- Work order
Carry on the forum discussion about an unhappy marriage, picking up right after its final sentence.

- Document passage
BEGIN
You guys whose wives actually talk to you and pay attention to you what is that like? Can tell you that when your spouse refuses to talk to you, never shares with you, you're on your own when you have the flu, and communicates that divorce is a certainty when the kids finish school - it's a mighty cold life.



I'm sorry, but I'm not going to agree with a bunch of the others here. Especially after reading this.

You aren't married to someone being "mean" dude, and this has jack to do with her being your wife specifically. You're in what sounds like a relationship that's already been over for a while and you (and she) are just refusing to do anything about it right now. The only advice you need to think very hard about is GET OUT. Stop whining about it. If you need to go see a therapist or something-- and I'll concede that the providers here can qualify... a few have certainly been therapudic for me-- to keep from falling into the pit that is whining, then do it. But at the same time work on your exit strategy. Talk to a financial planner or someone you trust who is familiar with finances to walk you through it.

To the whiners about losing half, again I'm sorry but suck that shit up and let the half go. You have two main choices: you either let the half-ish (for christsakes talk to a lawyer, because it doesn't have to be half) of what you have go and walk away, being done with it; OR you continue in a relationship that you very obviously hate, that leads to little more than resentment and frustration for you (and probably your SO), and remains as an all around soul sucking experience for however many years or decades you're willing to deal with it. There may be subsets to those choices depending on specifics of your situation (which are your own business), but those two are the main choices you must take the initiative and make.

I can sympathize, dude. Marriage went sour, sex and passion and intimacy dried up, and we very obviously didn't much care for spending time around each other. I found I was resenting her more and more, which just made me feel guilty since she wasn't doing anything outright wrong per se, I was just feeling taken for granted and emotionally blaming her. It was a crappy cycle of self-flagellation and inaction while th relationship just got shittier for probably years longer than it should have. So I get how you're feeling...
END
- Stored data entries
BEGIN
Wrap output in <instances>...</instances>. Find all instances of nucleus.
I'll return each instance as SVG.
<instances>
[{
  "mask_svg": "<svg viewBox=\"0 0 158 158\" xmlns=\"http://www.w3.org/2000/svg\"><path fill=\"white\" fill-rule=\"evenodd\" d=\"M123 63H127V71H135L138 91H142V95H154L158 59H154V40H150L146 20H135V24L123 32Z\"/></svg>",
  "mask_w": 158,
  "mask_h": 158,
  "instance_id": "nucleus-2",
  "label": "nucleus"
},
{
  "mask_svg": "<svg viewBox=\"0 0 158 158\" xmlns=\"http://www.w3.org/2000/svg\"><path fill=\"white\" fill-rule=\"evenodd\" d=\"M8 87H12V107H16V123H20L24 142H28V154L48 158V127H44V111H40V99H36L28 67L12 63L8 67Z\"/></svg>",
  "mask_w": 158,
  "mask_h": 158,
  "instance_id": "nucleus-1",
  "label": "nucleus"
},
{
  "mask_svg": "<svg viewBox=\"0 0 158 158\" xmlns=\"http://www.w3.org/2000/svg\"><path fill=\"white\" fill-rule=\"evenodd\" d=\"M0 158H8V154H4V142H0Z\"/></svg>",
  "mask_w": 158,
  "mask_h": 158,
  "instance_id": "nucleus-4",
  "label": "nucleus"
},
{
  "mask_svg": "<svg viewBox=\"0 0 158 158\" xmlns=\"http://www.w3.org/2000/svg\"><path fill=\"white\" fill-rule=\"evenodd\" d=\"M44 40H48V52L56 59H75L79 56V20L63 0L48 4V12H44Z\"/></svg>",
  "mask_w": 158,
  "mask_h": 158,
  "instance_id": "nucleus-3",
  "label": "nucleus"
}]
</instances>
END
- Task output
Take if from me: LEAVE, or begin planning your exit right now. That's the best thing you can do for you, it's the best thing you can do for her, and as long as you can remain a grown-up about it the two of you can make it just fine for your kids as well.

But this blaming wives for being wives? Pity seeking excuses. Whining that men are simple? Complete BS-- us guys are more emotional wrecks than even the most stereotypical woman, we just pretend we're all John Wayne about it.


By the way: it's cool if you have to get mad at me for saying this stuff. It's one of the stages you're going to need to work through to make it past. But I'm not telling you anything you don't already know deep down and need to have said to you by a complete stranger anyway. You either need to work that shit out with the spouse or get gone. You know this intellectually even if your feels are getting in the way. Commit to one or the other and get working on it.

Do you know what our parents and grandparents and so on got for their lives of staying together "for the children"? They got higher blood pressure, shorter life spans, abusive relationships, and kids that were every bit as fucked up as they were. The good old days were rarely as good as we'd like to be nostalgic about.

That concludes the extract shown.